Required work:
List every one of the lines below that contains the string "instances". Only matches with the same case count.
>> Start Rows
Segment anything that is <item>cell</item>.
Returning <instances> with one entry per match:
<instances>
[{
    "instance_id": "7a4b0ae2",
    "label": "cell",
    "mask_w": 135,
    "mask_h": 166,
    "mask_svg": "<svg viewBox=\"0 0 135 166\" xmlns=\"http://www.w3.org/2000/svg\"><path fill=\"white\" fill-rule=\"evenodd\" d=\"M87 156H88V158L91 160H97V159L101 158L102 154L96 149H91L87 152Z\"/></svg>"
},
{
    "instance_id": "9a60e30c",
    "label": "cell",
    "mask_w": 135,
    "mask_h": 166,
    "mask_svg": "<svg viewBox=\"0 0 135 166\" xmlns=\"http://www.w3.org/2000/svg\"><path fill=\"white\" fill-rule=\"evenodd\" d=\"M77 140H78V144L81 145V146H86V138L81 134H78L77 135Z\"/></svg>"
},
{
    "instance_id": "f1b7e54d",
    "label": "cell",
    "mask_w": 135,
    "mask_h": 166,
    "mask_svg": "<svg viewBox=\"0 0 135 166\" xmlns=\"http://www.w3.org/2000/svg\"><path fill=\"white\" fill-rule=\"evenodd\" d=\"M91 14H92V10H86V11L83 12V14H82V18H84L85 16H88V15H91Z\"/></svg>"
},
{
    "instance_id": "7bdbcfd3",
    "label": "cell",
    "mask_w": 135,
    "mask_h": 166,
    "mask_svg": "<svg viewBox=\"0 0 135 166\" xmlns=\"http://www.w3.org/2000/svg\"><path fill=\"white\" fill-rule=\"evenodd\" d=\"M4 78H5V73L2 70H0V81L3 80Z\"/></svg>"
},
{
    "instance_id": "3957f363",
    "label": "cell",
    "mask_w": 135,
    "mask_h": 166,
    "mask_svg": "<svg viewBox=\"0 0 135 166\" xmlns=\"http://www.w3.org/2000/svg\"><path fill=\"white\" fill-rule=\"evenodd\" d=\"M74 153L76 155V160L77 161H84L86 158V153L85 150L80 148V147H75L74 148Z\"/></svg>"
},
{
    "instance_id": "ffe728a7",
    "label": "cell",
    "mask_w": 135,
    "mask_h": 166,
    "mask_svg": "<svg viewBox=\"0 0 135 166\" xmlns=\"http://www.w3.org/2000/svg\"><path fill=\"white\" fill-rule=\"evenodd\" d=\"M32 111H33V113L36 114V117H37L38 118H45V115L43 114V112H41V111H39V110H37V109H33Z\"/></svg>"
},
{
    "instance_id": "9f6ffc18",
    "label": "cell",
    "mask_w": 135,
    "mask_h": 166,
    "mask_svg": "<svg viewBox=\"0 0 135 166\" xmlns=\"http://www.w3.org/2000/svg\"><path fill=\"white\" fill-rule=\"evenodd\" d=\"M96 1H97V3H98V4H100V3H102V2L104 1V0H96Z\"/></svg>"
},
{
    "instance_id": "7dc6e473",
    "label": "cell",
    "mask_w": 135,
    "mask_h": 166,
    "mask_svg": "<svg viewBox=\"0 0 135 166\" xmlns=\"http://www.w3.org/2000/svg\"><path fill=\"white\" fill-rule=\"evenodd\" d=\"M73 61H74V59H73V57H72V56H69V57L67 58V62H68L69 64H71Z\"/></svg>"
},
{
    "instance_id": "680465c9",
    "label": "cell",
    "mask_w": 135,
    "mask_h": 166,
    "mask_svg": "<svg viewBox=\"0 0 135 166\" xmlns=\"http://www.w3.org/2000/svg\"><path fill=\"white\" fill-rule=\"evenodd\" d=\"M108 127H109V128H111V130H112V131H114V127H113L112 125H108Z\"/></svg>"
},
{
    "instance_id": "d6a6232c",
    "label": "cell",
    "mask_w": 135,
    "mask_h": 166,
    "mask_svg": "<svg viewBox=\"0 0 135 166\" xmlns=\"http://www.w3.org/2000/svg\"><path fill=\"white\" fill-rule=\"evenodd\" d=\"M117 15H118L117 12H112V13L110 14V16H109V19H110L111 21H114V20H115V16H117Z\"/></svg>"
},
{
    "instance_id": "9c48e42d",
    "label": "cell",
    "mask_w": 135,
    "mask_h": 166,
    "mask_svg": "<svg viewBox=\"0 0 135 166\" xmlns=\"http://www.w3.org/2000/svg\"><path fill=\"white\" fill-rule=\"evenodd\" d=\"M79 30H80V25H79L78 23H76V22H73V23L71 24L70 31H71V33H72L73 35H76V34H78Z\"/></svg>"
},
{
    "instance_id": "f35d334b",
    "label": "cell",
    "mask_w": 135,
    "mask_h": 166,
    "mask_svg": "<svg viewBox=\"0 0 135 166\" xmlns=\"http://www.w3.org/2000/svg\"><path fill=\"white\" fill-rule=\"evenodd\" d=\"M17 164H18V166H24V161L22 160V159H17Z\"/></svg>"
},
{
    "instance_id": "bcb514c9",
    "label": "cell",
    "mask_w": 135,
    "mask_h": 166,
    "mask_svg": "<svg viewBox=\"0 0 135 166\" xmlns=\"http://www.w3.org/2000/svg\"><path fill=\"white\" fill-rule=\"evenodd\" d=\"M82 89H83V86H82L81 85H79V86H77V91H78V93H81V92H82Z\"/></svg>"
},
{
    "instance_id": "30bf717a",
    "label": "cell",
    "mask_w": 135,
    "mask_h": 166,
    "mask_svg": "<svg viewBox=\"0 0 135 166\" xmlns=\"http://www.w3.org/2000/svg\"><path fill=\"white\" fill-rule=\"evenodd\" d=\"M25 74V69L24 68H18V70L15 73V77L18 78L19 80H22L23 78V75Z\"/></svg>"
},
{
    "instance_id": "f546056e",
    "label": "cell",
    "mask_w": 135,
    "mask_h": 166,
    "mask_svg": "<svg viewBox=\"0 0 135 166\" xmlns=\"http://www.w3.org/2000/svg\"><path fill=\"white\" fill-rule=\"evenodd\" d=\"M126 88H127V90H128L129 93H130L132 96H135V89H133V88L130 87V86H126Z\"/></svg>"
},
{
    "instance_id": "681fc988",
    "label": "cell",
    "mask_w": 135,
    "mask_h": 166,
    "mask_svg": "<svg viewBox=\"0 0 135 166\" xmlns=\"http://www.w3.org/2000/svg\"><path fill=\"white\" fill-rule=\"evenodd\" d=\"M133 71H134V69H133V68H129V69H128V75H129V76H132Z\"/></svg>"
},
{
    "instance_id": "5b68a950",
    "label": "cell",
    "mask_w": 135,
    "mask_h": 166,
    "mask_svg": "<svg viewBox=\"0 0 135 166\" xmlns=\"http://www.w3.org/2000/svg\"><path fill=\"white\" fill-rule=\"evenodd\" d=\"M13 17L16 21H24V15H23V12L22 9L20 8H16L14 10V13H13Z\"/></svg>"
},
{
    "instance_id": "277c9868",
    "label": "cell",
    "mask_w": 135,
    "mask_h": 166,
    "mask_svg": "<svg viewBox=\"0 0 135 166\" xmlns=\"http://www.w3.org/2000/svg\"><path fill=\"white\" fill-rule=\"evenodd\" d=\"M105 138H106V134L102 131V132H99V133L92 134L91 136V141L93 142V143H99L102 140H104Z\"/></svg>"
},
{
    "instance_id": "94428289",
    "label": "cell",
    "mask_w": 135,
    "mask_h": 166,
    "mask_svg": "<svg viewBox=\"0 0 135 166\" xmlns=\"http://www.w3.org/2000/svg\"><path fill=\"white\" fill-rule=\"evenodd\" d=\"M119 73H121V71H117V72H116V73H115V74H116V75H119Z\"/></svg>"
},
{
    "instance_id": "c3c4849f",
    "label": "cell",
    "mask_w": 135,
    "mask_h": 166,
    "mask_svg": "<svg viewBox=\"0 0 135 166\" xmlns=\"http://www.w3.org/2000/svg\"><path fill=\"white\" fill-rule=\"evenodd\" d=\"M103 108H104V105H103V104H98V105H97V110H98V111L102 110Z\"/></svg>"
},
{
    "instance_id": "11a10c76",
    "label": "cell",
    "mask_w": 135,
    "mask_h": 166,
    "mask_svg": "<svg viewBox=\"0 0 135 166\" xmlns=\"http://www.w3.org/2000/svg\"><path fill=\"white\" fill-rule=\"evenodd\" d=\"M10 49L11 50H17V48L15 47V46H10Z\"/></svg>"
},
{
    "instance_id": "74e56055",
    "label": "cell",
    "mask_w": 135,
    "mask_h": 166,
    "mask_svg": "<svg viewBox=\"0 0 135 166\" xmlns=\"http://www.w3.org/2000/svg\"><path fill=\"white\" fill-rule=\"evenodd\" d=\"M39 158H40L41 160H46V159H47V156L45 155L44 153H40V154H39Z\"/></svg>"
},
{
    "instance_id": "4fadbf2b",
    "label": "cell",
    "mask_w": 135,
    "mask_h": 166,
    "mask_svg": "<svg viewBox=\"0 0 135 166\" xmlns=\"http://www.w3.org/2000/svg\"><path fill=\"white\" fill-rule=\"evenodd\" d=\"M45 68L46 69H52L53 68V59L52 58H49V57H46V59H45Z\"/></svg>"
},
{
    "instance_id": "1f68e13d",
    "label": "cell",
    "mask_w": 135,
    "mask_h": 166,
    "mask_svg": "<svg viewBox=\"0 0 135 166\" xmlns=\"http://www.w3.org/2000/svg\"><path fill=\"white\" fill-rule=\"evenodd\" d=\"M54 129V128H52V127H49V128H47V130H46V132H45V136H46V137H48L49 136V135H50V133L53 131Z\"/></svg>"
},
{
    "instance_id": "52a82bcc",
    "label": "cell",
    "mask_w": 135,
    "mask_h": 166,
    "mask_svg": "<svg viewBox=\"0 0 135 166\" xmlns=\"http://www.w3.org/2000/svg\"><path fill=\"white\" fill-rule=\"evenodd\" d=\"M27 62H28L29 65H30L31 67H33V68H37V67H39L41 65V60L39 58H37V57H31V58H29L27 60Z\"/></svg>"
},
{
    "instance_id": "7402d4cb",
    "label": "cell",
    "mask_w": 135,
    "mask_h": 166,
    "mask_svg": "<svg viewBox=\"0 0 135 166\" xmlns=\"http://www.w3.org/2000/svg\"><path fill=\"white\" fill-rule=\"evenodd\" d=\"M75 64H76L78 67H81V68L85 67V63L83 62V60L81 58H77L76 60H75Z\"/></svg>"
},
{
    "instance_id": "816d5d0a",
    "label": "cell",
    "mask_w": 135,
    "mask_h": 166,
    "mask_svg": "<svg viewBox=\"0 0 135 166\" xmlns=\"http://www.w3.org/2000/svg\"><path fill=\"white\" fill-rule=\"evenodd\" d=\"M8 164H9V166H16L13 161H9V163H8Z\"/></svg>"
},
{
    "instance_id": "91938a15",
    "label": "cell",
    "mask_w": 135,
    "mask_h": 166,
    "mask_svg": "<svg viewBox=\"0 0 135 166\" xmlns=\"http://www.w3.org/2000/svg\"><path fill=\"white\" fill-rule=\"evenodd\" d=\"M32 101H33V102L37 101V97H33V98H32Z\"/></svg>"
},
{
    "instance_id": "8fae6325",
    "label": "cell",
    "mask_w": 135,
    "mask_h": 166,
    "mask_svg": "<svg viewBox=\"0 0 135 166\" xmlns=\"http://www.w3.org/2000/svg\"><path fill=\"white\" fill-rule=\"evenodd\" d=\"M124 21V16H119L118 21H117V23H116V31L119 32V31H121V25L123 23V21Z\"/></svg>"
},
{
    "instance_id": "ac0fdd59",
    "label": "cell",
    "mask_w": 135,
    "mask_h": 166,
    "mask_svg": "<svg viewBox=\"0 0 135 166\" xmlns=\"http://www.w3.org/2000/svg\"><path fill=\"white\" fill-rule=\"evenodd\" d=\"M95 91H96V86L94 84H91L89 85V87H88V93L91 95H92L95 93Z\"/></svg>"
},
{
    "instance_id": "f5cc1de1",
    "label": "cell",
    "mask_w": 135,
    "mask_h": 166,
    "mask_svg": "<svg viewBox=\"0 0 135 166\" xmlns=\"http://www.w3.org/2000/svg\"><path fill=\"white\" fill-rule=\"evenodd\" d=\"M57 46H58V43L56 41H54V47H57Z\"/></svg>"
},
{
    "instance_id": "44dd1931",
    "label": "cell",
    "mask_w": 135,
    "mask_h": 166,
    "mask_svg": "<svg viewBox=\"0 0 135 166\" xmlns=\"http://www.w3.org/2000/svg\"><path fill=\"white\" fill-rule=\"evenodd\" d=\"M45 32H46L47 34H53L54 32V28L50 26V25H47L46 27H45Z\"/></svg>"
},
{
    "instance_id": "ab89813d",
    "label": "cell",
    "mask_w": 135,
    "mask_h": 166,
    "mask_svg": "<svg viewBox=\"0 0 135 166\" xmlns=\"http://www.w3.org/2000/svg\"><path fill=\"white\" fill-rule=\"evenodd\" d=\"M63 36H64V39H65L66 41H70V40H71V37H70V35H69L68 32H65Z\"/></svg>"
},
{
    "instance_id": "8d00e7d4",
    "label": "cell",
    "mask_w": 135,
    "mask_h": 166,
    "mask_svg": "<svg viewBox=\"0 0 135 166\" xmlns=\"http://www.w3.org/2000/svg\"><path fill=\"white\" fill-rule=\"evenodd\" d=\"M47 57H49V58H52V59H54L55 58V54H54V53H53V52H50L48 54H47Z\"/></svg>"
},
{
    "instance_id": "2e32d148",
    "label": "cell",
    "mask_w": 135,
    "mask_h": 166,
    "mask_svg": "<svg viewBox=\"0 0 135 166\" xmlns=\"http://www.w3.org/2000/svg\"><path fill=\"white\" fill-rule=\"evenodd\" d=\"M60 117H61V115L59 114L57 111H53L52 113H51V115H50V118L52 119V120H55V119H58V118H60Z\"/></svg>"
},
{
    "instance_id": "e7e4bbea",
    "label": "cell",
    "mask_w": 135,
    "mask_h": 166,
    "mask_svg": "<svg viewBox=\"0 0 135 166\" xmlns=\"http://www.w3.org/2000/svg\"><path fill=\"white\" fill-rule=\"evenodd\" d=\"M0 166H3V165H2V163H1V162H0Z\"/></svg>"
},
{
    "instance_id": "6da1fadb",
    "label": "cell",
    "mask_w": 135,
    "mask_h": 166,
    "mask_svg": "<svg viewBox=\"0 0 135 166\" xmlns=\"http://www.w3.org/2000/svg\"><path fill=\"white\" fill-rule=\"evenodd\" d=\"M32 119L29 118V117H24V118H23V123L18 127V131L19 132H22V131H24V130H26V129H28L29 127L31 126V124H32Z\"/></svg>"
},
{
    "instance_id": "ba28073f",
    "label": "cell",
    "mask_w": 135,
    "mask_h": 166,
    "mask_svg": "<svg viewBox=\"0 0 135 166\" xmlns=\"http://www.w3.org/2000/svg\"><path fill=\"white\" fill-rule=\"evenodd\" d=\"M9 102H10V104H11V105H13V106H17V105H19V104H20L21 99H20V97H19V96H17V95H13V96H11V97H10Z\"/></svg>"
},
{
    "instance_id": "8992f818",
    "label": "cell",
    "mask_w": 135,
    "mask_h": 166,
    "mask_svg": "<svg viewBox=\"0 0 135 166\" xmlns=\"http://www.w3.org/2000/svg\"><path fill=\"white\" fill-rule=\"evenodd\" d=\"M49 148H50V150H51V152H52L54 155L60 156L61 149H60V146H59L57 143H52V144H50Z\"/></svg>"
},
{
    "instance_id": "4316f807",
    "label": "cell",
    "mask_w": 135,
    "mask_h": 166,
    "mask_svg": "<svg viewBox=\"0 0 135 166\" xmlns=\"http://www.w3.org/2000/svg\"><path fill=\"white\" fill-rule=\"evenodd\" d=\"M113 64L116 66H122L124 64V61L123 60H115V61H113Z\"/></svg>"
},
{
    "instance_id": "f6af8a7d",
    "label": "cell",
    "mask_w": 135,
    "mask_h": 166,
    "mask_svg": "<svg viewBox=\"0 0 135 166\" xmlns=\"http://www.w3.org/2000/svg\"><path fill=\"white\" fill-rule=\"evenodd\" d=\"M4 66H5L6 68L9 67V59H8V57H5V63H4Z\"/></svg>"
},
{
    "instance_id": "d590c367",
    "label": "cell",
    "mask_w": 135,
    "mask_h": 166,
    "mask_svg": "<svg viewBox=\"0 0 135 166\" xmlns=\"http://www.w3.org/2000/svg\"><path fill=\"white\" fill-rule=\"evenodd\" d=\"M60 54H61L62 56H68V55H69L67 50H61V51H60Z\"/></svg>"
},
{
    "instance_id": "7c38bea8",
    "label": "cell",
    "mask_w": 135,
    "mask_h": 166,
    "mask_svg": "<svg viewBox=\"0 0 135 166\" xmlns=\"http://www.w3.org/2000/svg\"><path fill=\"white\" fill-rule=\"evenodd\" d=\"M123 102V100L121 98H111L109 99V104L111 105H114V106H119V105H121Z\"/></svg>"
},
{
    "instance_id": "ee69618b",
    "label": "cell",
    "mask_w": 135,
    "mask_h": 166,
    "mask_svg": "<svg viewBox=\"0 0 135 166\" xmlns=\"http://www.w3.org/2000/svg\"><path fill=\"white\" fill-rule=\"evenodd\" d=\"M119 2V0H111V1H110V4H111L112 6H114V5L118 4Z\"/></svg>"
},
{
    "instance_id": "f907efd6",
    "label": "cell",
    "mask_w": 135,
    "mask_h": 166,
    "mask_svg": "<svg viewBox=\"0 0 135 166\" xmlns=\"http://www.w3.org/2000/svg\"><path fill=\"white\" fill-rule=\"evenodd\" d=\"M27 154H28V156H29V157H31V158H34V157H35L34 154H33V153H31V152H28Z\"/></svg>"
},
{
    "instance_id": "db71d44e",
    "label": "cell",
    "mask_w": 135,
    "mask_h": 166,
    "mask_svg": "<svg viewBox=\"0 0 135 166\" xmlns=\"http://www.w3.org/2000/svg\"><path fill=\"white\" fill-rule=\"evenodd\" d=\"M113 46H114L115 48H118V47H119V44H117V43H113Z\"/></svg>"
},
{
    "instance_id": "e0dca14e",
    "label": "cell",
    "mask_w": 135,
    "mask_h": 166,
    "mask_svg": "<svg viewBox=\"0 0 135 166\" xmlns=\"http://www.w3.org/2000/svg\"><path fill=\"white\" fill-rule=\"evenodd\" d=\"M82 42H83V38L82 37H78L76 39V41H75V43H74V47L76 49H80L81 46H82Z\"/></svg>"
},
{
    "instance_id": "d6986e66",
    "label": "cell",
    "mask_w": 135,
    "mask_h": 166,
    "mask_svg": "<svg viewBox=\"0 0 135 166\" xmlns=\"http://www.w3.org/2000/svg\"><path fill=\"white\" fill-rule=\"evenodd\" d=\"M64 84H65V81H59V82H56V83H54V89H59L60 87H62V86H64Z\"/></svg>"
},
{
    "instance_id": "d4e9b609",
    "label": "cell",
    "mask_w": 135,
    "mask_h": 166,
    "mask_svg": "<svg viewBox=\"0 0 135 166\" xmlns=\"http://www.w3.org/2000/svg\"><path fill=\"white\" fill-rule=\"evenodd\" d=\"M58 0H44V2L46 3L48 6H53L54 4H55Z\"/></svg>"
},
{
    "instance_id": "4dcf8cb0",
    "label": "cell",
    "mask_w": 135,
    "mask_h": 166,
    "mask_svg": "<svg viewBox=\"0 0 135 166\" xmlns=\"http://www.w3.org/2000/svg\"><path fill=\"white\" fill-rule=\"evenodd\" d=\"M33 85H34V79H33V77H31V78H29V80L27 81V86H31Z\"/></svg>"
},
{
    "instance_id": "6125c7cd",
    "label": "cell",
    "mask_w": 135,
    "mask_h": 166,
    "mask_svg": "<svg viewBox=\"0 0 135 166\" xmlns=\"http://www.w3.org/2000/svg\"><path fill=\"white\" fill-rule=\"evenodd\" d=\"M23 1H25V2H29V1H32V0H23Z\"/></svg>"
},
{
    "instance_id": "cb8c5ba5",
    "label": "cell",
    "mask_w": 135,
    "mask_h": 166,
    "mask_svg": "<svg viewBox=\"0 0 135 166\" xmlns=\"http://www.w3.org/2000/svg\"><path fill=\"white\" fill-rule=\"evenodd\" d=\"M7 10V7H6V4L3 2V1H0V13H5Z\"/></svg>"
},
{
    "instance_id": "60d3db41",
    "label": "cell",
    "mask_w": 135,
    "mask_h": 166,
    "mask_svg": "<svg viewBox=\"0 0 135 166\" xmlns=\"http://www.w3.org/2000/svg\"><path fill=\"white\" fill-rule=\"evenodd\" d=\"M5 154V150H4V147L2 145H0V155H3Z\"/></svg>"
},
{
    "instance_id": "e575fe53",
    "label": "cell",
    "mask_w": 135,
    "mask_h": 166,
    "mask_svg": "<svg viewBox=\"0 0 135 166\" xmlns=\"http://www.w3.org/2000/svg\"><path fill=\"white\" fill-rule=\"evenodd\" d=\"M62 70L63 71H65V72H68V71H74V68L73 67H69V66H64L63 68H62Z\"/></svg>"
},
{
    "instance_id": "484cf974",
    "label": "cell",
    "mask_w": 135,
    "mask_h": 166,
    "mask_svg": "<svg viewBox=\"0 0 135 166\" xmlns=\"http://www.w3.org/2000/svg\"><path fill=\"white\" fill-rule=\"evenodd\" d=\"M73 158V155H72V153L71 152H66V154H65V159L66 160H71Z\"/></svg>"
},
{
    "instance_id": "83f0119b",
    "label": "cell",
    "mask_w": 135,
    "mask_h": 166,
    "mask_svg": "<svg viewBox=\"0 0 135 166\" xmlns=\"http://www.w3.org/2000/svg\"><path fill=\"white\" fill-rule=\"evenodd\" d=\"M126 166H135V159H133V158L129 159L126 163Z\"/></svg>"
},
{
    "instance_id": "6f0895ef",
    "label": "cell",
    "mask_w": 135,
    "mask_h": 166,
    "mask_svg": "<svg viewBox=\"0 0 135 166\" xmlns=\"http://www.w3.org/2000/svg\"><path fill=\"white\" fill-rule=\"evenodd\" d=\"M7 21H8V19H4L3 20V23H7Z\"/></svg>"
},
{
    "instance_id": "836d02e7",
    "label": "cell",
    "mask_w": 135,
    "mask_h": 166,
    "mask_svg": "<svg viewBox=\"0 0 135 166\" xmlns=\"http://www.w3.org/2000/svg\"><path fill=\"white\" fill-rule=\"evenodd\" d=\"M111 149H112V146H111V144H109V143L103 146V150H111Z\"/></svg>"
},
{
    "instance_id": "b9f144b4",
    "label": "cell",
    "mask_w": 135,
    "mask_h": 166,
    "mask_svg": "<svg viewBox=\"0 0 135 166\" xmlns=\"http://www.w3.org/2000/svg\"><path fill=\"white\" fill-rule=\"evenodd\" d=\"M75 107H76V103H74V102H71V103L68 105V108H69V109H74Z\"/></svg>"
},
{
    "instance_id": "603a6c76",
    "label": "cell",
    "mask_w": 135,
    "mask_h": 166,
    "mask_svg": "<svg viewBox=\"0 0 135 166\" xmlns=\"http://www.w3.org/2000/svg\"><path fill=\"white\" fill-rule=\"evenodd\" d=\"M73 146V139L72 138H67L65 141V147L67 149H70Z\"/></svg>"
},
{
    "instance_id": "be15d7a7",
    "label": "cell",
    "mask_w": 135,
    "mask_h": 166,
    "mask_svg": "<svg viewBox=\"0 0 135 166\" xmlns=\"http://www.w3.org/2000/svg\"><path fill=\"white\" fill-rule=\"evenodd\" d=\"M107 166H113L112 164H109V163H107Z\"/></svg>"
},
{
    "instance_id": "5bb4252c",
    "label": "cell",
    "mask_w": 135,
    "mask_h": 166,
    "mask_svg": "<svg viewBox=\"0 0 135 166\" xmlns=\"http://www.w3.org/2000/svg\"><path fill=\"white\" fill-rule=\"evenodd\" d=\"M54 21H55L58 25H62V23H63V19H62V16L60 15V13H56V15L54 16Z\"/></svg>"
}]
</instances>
>> End Rows
Task solution:
Returning <instances> with one entry per match:
<instances>
</instances>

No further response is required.